Kuuskraa lists the Alpine High—a liquids-rich, wet gas play—in the southwestern Delaware Basin as one of the most recent, high-visibility exploration successes. Others shale plays showing potential are: the Moorefield in the Arkoma Basin of Oklahoma and Arkansas; the Cotton Valley in western Louisiana and eastern Texas; the Spraberry tight oil formation in the Midland Basin of Texas; the Haynesville in Texas and Louisiana; and the Meramec and the Cana-Woodford in Oklahoma’s Anadarko Basin.

The Rogersville Shale Play that stretches from eastern Kentucky into West Virginia provides an example of a formation with potential, but lacks the three key factors of strong E&P company support, sound commercial conditions and reliable data on the resource. Williams says Kentucky is eager to develop the Rogersville to replace lost coal mining jobs.

Data-Driven Decisions
David Harris with the Kentucky Geological Survey and head of the energy and minerals section at the University of Kentucky explains why the Rogersville Shale—despite showing promise—has yet to thrive. What’s known as the Rome Trough of the Rogersville was the subject of a 2002 scientific study based on a single core drilled by Exxon in the 1970s.

“We knew we had a likely source rock that was mature and that had generated hydrocarbons,” Harris says. “We determined that we had a new petroleum system in the deeper part of the section sourced by the Rogersville Shale.”

When the shale boom took off in 2009, some E&P companies looked at the earlier study and considered the Rogersville a potential unconventional play. Although a number of wells have been drilled in Kentucky and West Virginia, the cores and much of the data from them remains confidential.

“The take-home point is that there’s really not much hard information on this play that’s been released yet,” Harris notes. “It will be released through the state regulatory agency five years from whenever it was completed for the stratigraphic test permit.”

Most of the wells drilled in the Rogersville are depleted or have been shut in, according to Harris. The one well for which production data is available shows a steep decline rate for gas and no natural gas liquids produced.

Harris says the Rogersville is a technical success because E&Ps have recovered hydrocarbons from the play. However, between the lack of solid data and low oil prices, he doesn’t foresee substantial development in the near future.

“We’re still sort of hoping that it works out and is successful,” he says, “But right now, it’s too early to say for sure.”

Williams points out that well-production data with disappointing results doesn’t necessarily mean a shale play lacks potential.

“For example, some of the wells drilled in the Tuscaloosa Marine Shale showed low recovery rates,” he notes. “We know that the wells they drilled and produced didn’t have a good completion strategy. What can you do to increase the recovery? Maybe it’s a different sand volume or frack volume or spacing or orientation—all those variables. It’s like trying to solve a puzzle.”

State policies are another factor impacting shale play development.

“You can’t even get a permit in the Illinois Basin to do hydraulic fracturing,” Williams says. “On the New York side of the Marcellus, they’re trying to keep people from doing fracking. It doesn’t matter how good the rock is in those two states if you can’t get a permit.”

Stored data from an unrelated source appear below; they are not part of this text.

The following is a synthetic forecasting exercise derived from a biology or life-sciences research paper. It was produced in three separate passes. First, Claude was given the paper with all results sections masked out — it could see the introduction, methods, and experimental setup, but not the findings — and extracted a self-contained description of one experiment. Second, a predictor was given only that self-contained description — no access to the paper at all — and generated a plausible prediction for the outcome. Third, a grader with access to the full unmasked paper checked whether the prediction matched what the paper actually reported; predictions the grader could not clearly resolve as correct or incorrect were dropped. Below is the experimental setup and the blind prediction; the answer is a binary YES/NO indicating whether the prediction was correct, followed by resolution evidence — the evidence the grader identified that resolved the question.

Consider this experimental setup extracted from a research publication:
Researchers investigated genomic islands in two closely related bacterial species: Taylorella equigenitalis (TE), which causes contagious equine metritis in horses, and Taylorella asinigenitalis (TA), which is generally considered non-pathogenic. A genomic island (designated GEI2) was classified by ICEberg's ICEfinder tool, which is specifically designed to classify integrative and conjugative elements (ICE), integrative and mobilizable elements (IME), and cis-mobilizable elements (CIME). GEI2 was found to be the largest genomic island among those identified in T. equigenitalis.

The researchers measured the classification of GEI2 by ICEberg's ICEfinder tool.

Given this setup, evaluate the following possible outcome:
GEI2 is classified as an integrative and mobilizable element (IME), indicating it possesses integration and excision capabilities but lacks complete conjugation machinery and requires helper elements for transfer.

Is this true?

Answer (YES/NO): NO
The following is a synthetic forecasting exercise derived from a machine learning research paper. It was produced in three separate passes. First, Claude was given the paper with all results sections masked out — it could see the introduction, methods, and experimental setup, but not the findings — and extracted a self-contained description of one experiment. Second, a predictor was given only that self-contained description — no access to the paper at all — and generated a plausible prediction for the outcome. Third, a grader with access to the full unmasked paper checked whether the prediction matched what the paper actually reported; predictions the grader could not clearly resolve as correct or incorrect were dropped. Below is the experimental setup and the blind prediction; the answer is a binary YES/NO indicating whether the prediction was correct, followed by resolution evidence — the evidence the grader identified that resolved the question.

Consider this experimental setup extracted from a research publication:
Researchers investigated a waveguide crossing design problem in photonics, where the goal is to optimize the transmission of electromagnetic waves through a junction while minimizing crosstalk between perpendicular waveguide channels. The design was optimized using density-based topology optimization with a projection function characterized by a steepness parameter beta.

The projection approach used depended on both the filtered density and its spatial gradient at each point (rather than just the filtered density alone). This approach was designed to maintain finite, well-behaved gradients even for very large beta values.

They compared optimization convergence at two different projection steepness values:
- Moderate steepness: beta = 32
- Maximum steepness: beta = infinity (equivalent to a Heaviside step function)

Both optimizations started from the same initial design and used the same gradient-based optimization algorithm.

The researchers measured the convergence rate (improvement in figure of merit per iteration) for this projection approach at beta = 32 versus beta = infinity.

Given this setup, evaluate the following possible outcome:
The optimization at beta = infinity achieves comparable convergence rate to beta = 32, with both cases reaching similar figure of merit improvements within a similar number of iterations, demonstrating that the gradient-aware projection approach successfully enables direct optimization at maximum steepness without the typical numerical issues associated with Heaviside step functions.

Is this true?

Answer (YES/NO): YES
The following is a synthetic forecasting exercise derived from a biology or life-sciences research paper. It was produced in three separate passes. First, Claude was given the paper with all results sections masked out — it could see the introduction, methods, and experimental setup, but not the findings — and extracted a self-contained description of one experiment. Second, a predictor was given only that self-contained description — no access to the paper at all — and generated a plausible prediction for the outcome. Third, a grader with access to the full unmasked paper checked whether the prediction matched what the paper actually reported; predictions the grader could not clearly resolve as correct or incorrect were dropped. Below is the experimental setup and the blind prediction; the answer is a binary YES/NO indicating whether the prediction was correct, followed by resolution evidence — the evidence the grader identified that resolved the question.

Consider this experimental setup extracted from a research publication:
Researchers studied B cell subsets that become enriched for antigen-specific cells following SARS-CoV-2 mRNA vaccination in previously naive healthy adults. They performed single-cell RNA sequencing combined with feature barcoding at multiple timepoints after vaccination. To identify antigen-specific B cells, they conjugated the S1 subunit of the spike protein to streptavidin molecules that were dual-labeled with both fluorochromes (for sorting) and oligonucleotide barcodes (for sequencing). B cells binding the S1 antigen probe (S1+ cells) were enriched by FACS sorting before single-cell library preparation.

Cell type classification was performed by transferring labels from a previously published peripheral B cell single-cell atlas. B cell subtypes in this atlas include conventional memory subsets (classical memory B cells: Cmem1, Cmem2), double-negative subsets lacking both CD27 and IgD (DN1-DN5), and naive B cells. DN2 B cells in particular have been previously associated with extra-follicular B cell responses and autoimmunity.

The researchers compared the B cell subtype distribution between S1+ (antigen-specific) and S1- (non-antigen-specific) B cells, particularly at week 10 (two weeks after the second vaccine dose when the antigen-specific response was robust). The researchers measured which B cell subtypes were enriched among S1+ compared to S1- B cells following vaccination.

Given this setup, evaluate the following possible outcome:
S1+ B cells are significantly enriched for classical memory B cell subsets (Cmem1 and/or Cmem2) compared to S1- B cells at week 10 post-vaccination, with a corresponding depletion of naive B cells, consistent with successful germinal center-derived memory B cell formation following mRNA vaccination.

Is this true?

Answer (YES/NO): NO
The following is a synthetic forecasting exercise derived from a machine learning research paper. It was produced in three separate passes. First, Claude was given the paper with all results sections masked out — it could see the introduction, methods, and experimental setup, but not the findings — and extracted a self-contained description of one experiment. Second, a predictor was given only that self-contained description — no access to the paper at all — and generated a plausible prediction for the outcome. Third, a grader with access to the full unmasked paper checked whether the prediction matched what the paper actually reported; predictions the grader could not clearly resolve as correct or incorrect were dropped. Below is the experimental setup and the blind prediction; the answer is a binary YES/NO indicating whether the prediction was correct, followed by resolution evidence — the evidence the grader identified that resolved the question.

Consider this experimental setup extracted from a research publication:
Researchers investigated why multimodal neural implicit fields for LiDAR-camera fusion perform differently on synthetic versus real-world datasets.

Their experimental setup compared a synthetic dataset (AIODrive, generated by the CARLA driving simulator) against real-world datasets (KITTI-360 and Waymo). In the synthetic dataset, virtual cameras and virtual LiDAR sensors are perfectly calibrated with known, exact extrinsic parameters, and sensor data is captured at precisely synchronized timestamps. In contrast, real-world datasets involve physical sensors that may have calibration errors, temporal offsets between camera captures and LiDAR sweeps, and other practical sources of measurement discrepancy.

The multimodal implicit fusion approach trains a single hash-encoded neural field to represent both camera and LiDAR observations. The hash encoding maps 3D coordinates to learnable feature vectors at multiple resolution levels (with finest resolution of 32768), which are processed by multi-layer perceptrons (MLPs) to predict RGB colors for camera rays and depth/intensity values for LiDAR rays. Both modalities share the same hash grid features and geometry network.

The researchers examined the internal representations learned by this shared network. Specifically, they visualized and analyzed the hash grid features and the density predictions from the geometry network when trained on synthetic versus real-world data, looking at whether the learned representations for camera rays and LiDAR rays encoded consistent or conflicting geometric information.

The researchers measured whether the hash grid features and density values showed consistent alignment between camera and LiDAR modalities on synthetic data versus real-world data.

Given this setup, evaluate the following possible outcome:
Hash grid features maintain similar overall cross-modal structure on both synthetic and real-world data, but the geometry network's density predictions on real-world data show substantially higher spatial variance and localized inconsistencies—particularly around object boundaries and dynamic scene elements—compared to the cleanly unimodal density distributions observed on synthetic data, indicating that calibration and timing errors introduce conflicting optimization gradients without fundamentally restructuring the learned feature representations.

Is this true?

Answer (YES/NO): NO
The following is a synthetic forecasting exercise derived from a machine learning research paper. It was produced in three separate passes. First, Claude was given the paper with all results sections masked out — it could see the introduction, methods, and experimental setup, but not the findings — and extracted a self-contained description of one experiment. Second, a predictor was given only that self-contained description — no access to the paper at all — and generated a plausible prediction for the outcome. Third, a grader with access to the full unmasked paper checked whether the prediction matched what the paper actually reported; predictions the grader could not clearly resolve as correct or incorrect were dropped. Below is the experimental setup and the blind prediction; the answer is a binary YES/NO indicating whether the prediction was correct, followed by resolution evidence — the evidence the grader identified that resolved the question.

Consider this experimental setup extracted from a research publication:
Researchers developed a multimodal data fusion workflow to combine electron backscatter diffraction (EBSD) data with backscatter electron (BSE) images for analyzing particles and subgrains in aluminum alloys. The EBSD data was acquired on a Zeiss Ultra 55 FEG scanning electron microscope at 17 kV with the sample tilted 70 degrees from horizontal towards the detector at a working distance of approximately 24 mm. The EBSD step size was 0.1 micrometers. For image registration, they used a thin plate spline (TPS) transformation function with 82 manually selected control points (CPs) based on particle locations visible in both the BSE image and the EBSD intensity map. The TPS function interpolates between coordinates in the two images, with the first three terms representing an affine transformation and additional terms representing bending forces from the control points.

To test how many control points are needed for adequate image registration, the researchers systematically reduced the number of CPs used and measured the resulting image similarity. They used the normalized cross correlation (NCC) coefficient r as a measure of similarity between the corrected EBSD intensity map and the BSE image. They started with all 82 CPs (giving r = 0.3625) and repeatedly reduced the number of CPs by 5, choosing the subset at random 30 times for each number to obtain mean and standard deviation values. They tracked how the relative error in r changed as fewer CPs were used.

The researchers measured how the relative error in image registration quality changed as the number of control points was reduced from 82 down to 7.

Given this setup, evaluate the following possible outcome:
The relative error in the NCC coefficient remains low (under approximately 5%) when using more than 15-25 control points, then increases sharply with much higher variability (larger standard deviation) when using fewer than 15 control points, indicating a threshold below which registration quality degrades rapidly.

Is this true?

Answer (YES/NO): NO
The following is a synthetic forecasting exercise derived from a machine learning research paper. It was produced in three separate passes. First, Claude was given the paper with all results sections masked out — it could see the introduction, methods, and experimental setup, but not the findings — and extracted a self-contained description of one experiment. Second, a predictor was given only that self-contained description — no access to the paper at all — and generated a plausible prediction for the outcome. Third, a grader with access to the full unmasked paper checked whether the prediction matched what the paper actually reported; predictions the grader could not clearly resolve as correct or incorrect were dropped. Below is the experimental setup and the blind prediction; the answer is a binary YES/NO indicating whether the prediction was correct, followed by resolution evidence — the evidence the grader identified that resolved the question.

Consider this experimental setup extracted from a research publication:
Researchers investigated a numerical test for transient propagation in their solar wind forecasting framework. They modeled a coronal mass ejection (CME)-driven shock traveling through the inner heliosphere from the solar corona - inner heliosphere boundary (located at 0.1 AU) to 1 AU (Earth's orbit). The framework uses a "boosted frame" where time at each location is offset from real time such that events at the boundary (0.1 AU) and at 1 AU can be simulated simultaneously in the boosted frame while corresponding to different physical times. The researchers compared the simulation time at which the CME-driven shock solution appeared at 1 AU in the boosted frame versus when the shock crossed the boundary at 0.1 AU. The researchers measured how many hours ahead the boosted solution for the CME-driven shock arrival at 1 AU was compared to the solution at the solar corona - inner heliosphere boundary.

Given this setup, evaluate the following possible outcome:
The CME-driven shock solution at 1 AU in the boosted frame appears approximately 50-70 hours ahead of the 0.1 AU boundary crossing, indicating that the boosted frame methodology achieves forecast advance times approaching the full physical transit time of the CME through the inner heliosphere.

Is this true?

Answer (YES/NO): NO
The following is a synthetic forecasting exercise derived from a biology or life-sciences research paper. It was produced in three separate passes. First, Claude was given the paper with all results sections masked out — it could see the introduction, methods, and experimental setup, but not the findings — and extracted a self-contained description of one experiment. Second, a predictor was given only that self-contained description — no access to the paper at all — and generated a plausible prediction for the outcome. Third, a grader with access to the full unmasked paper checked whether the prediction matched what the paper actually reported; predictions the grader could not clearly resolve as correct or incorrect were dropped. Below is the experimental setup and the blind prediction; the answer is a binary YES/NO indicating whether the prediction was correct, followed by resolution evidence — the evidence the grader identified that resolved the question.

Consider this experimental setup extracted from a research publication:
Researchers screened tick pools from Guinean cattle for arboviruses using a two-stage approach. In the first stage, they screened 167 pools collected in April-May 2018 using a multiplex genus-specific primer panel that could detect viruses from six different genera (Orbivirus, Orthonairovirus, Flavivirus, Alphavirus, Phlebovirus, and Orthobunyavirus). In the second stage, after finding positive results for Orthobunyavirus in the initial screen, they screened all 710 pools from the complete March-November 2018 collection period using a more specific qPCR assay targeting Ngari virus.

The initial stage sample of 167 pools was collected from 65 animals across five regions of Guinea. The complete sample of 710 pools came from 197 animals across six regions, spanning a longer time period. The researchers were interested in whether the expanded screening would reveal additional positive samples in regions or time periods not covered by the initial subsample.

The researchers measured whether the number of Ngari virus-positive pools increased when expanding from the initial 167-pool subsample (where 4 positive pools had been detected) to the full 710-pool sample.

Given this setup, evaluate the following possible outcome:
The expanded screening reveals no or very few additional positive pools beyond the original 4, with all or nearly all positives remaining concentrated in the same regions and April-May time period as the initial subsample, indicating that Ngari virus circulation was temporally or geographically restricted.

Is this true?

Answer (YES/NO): NO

Clarke says there’s much to be learned from the experience of developing successful shale plays.

“The simple way to say it is that you get really good at drilling wells in a basin by drilling wells in a basin,” he explains. “I don’t think anything trumps field learning in an unconventional play. If it’s a play with fantastic rock, but there’s only one company there drilling one or two wells a year with no one else to share data with, it’s going to go at a snail’s pace compared to other plays.”

Clarke concludes that for an emerging shale play to be successful, it takes “lots of rigs, lots of companies, lots of consortia, lots of knowledge and lots of information that flows to the service companies” to overcome the steep learning curve that accompanies the development of unconventional oil and gas.